While the agriculture land market is hot in southern Alberta, there's more caution on the residential front generally.

Housing

Southern Alberta housing prices averaged essentially the same for 2012 as they did for 2011, with the average December price dipping to just $240,459 - roughly 5 per cent below what it was 12 months before according to the Lethbridge and District Realtors' Association.

Also of note: Lethbridge has Alberta's highest vacancy rate for rental apartments according to Canada Mortgage and Housing Corp. That rate is 7.5 per cent, up from 6 per cent a year ago and more than triple the provincial rate of 2 per cent for Alberta urban centres over 10,000.

Still, building-permit values in the city were up in 2012 by about 24.2 per cent - much of that relating to a 47 per cent jump in the value of new single-family homes constructed in the city.

So what should potential investors in the rental market be thinking?

Well, they shouldn't be expecting the same rents landlords were collecting a few years back according to Amy Breznik, who runs Renter's Choice and Management with offices in both Lethbridge and Taber.

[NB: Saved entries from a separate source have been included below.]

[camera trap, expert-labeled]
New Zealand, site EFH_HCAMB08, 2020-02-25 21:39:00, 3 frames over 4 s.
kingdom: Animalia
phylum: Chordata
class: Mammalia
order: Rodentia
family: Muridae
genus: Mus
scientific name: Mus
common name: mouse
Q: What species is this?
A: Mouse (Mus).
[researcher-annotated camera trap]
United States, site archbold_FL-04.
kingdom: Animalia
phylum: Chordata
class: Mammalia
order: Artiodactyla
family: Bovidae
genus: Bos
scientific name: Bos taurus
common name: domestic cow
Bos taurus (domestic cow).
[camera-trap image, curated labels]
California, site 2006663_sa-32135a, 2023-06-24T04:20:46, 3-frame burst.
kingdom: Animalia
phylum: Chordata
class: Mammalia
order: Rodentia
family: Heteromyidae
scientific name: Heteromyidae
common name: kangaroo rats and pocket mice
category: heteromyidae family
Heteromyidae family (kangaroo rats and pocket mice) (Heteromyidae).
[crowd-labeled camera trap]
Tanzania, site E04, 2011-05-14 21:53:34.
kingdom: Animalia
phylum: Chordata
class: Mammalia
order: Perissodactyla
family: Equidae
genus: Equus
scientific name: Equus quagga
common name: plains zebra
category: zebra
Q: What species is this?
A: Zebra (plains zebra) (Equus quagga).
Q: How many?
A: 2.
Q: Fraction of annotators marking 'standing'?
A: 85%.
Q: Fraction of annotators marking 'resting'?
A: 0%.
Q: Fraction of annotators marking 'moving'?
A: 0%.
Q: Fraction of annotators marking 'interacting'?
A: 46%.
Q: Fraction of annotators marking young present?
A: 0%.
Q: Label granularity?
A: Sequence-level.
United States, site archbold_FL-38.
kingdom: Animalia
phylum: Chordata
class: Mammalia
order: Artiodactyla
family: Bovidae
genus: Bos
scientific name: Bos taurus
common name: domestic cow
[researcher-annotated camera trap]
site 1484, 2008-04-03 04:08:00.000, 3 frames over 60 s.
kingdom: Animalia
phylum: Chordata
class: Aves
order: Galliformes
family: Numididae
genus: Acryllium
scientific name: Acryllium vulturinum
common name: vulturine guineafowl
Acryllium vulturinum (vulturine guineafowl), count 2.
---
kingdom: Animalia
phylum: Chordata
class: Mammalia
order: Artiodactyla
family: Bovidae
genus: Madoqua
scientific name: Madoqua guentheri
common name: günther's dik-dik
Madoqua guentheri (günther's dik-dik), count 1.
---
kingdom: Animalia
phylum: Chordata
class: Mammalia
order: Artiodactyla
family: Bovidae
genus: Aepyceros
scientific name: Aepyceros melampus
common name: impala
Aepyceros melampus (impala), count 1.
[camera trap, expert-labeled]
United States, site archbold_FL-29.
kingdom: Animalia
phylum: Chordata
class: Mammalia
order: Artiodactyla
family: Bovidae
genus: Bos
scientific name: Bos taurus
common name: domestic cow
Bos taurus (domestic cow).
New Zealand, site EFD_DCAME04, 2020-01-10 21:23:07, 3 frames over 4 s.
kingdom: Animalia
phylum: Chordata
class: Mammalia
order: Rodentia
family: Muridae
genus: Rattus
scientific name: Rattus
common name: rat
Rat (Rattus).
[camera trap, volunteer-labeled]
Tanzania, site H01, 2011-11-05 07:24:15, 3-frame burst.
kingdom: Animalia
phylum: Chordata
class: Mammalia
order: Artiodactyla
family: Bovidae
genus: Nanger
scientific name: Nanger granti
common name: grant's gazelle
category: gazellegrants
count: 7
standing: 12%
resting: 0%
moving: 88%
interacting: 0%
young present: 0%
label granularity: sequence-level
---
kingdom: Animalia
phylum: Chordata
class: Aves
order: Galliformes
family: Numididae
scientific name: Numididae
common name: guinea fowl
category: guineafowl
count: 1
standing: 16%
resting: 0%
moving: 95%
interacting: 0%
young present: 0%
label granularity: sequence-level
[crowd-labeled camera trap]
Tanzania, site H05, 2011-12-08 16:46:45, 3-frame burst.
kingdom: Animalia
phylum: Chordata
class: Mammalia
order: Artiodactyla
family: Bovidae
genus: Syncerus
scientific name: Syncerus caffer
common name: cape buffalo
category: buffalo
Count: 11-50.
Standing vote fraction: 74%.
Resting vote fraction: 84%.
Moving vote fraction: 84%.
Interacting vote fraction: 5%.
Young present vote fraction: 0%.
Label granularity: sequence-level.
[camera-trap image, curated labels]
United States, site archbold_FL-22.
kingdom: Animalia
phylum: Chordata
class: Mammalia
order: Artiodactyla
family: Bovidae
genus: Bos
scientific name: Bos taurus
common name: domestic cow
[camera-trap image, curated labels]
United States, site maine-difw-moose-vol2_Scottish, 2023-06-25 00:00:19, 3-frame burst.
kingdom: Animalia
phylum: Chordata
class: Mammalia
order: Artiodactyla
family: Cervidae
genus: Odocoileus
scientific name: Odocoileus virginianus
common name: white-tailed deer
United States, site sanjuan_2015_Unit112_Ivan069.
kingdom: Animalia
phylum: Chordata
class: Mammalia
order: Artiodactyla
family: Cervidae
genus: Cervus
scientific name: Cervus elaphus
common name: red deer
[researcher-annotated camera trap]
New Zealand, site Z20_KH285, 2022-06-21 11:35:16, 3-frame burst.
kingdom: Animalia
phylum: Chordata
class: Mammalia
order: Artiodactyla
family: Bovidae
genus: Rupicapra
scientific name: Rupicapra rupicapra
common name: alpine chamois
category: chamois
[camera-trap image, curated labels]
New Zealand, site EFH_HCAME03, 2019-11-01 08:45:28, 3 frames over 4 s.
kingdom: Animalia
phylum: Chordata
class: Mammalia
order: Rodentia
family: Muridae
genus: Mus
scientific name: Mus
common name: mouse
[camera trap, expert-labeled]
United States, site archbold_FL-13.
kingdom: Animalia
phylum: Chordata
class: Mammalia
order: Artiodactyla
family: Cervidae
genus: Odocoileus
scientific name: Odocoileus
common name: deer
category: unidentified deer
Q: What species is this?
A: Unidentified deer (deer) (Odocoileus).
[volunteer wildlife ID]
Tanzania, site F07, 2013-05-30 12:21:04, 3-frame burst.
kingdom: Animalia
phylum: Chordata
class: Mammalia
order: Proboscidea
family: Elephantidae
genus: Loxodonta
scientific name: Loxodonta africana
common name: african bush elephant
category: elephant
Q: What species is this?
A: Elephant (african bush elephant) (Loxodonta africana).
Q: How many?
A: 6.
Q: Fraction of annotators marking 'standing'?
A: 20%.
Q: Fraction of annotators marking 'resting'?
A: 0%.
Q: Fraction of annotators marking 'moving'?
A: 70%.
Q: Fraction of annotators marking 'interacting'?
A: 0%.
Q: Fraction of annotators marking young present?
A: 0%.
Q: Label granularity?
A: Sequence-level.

Breznik says newer fourplex units that formerly fetched $1,200 per month from good tenants in Lethbridge now rent for closer to $950 per month. Downward pressure on rental prices has resulted from reluctant landlords - folks who rented out single-family homes that they couldn't sell a few years back.

"Those people who never wanted to be landlords were pushing the market down," explained Breznik, who isn't sure she has seen the bottom of the rental market.

Now traditional landlords are having to compete more for tenants. "They're getting lower rent, and it's taking much longer to find a qualified tenant," she said.